Identifying Pine Needle Scale in Trees | Ability Tree Experts

Identifying Pine Needle Scale in Trees

Pine needle scale affects certain species of pine tree, particularly the Scotch pine, which is a popular choice of Christmas tree that is favored by tree farm producers. Pine needle scale can also grow on other types of pine, including the spruce, Douglas-fir and even red cedar. Despite the sound of the name, pine scale is actually a type of pest that uses the pine as both a food source and a place to reproduce. The white scale that gives this variety of insect its name is actually the egg sack.

While a tree doctor can inform you for certain of whether or not you have a pine needle scale infestation in your evergreens, there are ways that you can diagnose it yourself. The classic symptom of pine scale is the appearance of apple-seed shaped white growths on pine needles. Each individual scale is rather small, but they are visible to the naked eye. However, at a distance, you may not notice a minor outbreak of pine needle scale due to their small size. If you are not watching for pine needle scale, the first sign that it is present in young and maturing trees may be in the die off of clusters of needles or even branches. While older, mature trees are more resistant to die offs, a large-scale pandemic in a group of trees can kill its branches and needles as well.

As an infestation of pine needle scale grows, it becomes much easier to identify it even at a distance. As more scales are laid on the needles, the needles will turn pale and have a bumpy texture. In extreme cases, the scale will completely cover the needles, turning the foliage a blend of white, gray, and yellow. As the scales develop, yellowing is more common as the immature scales are this color. Adult females are a darker brown, and are much smaller than the white scales that are easily visible.
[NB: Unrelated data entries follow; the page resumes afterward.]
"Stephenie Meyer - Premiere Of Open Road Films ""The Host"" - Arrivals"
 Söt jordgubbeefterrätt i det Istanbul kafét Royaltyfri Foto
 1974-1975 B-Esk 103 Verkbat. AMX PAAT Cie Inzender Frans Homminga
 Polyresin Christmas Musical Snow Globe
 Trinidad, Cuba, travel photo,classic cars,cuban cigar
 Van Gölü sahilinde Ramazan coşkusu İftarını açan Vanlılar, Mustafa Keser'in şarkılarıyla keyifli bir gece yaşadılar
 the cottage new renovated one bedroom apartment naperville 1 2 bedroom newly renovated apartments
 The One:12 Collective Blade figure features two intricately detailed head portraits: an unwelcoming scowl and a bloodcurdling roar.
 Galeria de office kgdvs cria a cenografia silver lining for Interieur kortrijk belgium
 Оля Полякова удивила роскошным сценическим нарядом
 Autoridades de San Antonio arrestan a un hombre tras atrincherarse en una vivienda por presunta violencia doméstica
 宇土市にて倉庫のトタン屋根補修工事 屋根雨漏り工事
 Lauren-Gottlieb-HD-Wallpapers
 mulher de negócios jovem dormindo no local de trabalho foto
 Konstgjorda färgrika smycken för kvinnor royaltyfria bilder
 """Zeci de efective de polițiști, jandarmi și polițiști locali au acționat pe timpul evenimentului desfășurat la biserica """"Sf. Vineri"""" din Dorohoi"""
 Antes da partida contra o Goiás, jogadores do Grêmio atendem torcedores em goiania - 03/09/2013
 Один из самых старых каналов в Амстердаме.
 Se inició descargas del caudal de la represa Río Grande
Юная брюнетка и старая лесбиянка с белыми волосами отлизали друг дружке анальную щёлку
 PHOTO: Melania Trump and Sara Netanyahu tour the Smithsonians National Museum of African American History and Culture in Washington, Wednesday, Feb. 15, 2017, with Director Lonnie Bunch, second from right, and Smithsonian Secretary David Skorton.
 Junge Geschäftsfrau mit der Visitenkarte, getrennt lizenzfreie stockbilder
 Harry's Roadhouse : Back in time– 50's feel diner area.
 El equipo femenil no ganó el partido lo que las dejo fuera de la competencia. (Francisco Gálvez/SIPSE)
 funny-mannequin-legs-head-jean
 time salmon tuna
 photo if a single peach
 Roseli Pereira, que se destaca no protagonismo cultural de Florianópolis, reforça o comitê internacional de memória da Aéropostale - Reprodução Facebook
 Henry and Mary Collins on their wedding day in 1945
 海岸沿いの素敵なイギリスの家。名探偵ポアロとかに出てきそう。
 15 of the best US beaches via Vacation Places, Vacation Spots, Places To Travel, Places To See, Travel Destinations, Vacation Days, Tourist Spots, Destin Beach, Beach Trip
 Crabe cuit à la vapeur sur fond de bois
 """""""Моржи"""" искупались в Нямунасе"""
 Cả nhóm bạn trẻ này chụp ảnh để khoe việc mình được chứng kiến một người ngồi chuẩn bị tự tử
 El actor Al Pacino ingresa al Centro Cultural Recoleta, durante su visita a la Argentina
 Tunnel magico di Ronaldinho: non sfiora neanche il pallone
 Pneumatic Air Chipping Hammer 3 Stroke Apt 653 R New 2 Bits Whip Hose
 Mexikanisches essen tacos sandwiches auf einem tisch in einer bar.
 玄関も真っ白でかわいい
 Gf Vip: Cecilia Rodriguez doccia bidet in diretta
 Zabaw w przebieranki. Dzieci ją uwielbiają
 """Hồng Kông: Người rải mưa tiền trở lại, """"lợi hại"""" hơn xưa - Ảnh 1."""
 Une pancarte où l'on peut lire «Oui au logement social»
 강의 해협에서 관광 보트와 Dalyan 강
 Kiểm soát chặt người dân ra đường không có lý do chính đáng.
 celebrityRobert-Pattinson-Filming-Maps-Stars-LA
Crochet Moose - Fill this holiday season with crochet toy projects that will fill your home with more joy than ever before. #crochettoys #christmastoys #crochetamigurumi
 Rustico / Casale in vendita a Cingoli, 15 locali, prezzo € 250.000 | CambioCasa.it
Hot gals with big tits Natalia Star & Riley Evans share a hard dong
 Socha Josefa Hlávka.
If your pine needle scale infestation grows to the point where the trees have turned these colors, a tree doctor may be able to help correct the problem with a use of natural predators and insecticides. However, due to the nature of white scale, insecticides are only useful at specific stages of the pine needle scale life cycle. Natural predators, especially the two-spotted ladybird, are able to eat white scale even when the egg armor is at its strongest.